▶ _Extract_

You can refer to anything without penalty, but derivation is copyright
infringement.
There is a difference between a registered trademark and a simple trademark.
Registered marks take awhile to get, are fairly expensive and invloves
"clearing" the word to ensure it has not been previously used (phrases are
"service marks" and they too can be registered), public notification (often
done in obscure newspapers published primarliy for the purpose) and payment
of a fairly hefty fee to the registering agency. At least in the past,
Tunisia was a popular place to register trademarks since it's fees where so
low.
WRT to "XML" itself, the W3C may have claimed a trademark, but I question
it's validity (ymmv - consult competent legal counsel if it really matters).
You can claim tradmark on almost any word, but there are restrictions: you
can't successfully trademark well known words in common use such as "Supreme
Court", nor is trademarking numeric strings such as "8086" allowed (Intel
tried this and lost). I don't think TLA's are trademarkable either, but
since the W3C has bigger legal guns then I have or will ever hope to have..
<sigh>.
OTOH, "Mini-XML" isn't the same as "XML". I'm not at all clear on this, but
I don't think you own all uses of a word. For example Microsoft can't get
away with trademarking or registering "Word", but "MsWord" they can since
it's unique. It doesn't preclude someone from trademarking/registering, for
example, "AbiWord"
> So things like Common-XML and Minimal-XML are perfectly within their
> right to derive from XML, just as the W3C was perfectly within its
> rights to dervice from SGML and even go so far as to make references to
> ISO documents.
You can quote from it under the "fair usage" doctrine, but wholesale
importation of text is infringing. This is like a habbit i've heard of done
by the GPL gang: Taking an open source, adding some relatively small
additions to the work and then publishing (making avalilable) under the GPL
with the idea that they've defeated the original copyright holder's intent.
This is clearly plagarism/theft of intellectual property. (Little tricks
like this is what is ultimately going to lead to the downfall of the GPL
imo. BTW, this is not something I made up - i've chatted with authors so
violated.)
If by derivation you mean "take ideas from" or use "standard elements from"
(like the dtd) and write your own document, that's totally legal. As noted,
you own only the expression of the idea, not the idea itself.
> > I care less about intellectual properties and more about good simple
> > designs. For the past couple of weeks, I have been looking at SNMP in
> > detail. I don't know about you guys, but SNMP goes in the same basket
> > as SGML.
>
> I dunno, I think considering how complex and twisted XML has become, I'd
> rather write a bunch of SNMP hooks.
<shudder> I agree. People who do drugs ought not to be allowed to write
network protocols, at least not while high ;-) Ditto for SGML and (horrors)
DSSSL (that extra "s" should have been enough of a clue).

▶ _Work instructions_
Please answer these questions about the text on trademarks and XML:
(a) Which country does it name as a popular place to register trademarks, and for what reason?
(b) What numeric string did Intel try to trademark?
(c) What does it say you own: the idea or the expression of the idea?

▶ _Dataset section_
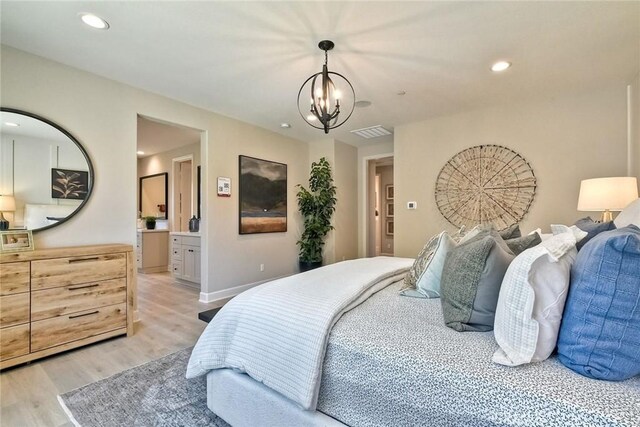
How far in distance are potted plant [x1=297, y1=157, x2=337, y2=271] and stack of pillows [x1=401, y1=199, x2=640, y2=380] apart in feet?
12.5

▶ _Task output_
(a) Tunisia, because its fees were so low.
(b) "8086"
(c) Only the expression of the idea, not the idea itself.